Claude 3.5 Sonnet: the model that can use your computer and solves 49% of real GitHub bugs

What is Claude 3.5 Sonnet?

Claude 3.5 Sonnet is the Claude 3.5 family model positioned in the maximum capability with reasonable speed tier. Its launch in June 2025 was notable for two reasons: code benchmark performance that beat GPT-4o and Gemini 1.5 Pro at launch time, and the public beta introduction of computer use.

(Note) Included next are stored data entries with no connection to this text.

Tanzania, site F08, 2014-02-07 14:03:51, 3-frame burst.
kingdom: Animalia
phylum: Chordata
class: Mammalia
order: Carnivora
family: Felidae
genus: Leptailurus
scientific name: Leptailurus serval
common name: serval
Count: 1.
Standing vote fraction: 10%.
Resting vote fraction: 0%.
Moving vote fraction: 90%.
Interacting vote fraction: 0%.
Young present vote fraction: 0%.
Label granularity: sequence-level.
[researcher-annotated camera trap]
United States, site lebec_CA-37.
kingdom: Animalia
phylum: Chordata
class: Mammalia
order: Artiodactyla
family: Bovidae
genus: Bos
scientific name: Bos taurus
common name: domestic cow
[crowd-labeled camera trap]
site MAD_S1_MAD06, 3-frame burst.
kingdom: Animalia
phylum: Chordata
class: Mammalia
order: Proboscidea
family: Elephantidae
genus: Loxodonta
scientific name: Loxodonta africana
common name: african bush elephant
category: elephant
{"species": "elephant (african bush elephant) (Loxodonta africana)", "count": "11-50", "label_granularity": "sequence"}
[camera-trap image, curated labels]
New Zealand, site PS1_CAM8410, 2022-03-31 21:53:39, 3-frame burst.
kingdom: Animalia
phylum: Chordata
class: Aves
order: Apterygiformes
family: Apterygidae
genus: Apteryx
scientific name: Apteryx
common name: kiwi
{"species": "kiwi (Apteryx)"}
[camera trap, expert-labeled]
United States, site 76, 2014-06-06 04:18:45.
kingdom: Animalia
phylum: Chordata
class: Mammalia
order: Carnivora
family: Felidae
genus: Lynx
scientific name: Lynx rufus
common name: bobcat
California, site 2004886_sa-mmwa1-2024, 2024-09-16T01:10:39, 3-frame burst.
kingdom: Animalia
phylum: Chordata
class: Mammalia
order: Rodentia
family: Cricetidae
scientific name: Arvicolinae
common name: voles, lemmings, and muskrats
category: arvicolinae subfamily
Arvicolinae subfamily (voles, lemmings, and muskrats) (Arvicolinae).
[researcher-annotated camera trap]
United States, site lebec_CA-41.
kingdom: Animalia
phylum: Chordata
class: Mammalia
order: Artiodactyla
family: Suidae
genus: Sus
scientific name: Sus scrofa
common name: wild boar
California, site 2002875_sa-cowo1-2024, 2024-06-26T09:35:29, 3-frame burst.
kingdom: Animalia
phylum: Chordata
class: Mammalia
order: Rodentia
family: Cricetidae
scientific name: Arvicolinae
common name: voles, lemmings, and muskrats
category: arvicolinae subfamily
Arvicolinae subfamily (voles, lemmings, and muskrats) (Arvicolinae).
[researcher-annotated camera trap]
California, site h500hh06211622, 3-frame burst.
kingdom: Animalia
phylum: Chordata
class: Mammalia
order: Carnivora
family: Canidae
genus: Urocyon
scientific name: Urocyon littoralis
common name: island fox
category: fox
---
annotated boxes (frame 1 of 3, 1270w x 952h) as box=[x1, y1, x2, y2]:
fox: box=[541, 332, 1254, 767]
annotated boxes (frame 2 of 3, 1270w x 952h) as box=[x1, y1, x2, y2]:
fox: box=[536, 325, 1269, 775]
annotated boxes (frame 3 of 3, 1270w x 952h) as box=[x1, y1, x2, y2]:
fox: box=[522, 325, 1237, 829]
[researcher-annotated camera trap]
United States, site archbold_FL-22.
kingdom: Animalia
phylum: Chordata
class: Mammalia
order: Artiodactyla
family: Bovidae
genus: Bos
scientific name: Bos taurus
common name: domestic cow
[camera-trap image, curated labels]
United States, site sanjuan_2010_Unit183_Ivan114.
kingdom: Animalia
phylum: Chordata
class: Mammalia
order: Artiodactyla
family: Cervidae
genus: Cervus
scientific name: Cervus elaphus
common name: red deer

The Claude 3.5 family maintains three levels: Haiku (speed and cost), Sonnet (balance) and Opus (maximum intelligence). Sonnet is the most used in production for its cost-performance ratio in enterprise use cases.

Why it matters

Claude 3.5 Sonnet solved 49% of real problems in the SWE-bench Verified benchmark — authentic issues from production GitHub repositories. GPT-4o was at 33% at launch. It's the first model to surpass the average human at this task.

Computer Use: AI that operates interfaces

Computer use is the ability to perceive screenshots and execute actions on a computer: move the cursor, click, type in forms, navigate the web. It's not integration with specific APIs — the model sees the screen like a person and decides what action to take.

The basic technical flow: the system captures the screen, sends it to the model along with the instruction, the model responds with structured actions (click(x,y), type("text")), the system executes and repeats until the task is complete.

// Typical computer use response
{
  "type": "tool_use",
  "name": "computer",
  "input": {
    "action": "left_click",
    "coordinate": [842, 156]
  }
}

Benchmark performance

49%

SWE-bench Verified
(real GitHub bugs)

92%

HumanEval
(code generation)

LMSYS Chatbot Arena
(human preference)

Lab benchmarks don't always reflect production, but Sonnet's consistency being first in every code category is significant. The jump from Claude 3 Opus is substantial in reasoning and speed simultaneously.

Use cases enabled

Computer use opens three automation categories that previously required traditional RPA or specific APIs: API-less backoffice (legacy ERPs, government portals), automated QA with semantic screen understanding, and software onboarding where you need to configure multiple platforms at once.

At VuraOS we use Claude 3.5 Sonnet as the primary model in customer service agents. The improvement in following complex instructions translates directly to fewer human escalations and greater precision in data extraction from unstructured messages.

Availability and pricing

Claude 3.5 Sonnet is available via Anthropic API ($3 per million input tokens / $15 output), Amazon Bedrock and Google Cloud Vertex AI. Computer use requires explicitly enabling the computer tool in the call to the claude-3-5-sonnet-20241022 model.

Conclusion

Claude 3.5 Sonnet sets a new standard on two fronts: code performance with the highest bar on SWE-bench, and real operational autonomy with computer use. For companies, the question is no longer whether AI can do a certain task, but how to design workflows to leverage these capabilities safely.